If these two headed geniuses at SoCalEd and PG&E succeed in going 100% electric and zero carbon(dioxide) with renewables, they will need double both the wind/solar generating capacity, and the back-up fossil fuel (or nuclear or battery) power. Really can’t afford any long term blackouts when all residential power is electric. So twice the cost for renewables, plus twice the cost for backup. Not to mention the added huge costs to consumers that Mr. Istvan has highlighted to buy EVs, replace major appliances and substantially upgrade electric services.

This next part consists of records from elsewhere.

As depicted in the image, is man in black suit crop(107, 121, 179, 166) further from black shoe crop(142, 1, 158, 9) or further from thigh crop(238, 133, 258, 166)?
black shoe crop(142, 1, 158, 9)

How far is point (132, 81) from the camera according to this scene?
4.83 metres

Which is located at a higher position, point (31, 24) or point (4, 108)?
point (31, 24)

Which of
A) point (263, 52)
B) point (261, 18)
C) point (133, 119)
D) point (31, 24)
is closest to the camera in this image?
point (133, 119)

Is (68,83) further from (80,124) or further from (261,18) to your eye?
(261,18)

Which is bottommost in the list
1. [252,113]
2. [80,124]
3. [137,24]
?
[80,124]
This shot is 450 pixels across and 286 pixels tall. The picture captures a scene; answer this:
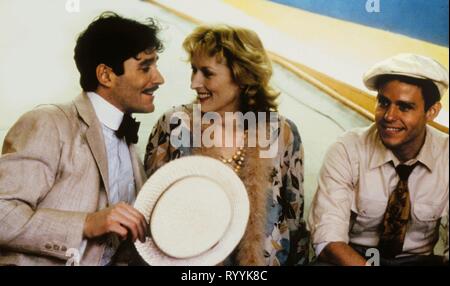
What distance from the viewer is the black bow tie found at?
9.34ft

I think California is going to do a fine job of demonstrating that the difference between fantasy and reality. Someone’s going to make a fortune selling yellow vests to Californians in the not too distant future.

Global Cooling
November 12, 2019 9:36 pm

We should have no subsidies and no regulations in energy sector. LED lights were adopted voluntarily because they are cheaper in the long run than traditional light bulbs.

Don K
Reply to  Global Cooling
November 13, 2019 3:05 am

LED bulbs in the US have been/are subsidized by the various governments and/or utility companies (at the behest of government regulators). And — like CFLs — they don’t seem to last as long as promised. I have three dead LED bulbs downstairs in the trash. Also, the sale of many popular sizes of classic incandescent bulbs was banned in 2007 in a bipartisan bill signed by G.W.Bush, More modern incandescents are still sold, but they are more energy efficient than the older ones. see https://www.washingtonpost.com/business/economy/government-subsidized-green-light-bulb-carries-costly-price-tag/2012/03/07/gIQAFxOD0R_story.html. https://insights.regencylighting.com/was-there-actually-an-incandescent-light-bulb-ban#buy-incandescent

LED light bulbs are a good deal for consumers. But they aren’t really a triumph of free market economics.

Andy Mansell
November 12, 2019 11:34 pm

Just listening to ‘California Dreaming’…..how apt!

chemman
Reply to  Andy Mansell
November 13, 2019 11:59 am

‘Hotel California” might be apt also

Coach Springer
November 13, 2019 5:12 am

I am so old that I can remember skyrocketing energy prices in the 1970s including propane used to heat homes in the rural Midwest. The only more expensive way to heat the home was with electricity – when coal without todays costly encumbrances was the fuel for electricity and electricity was relatively stable, cheap and abundant. That dynamic should favor gas even more with what they’re doing to electricity and with fracking. And any kind of gas and a gasoline generator will get you by when the power goes out.

Also, gas cooks better.

November 13, 2019 4:17 pm

This SoCalEd plan for a carbon neutral service is sounding more and more like AOC’s claim that Pentagon budget errors could pay for the “New Green Spiel”.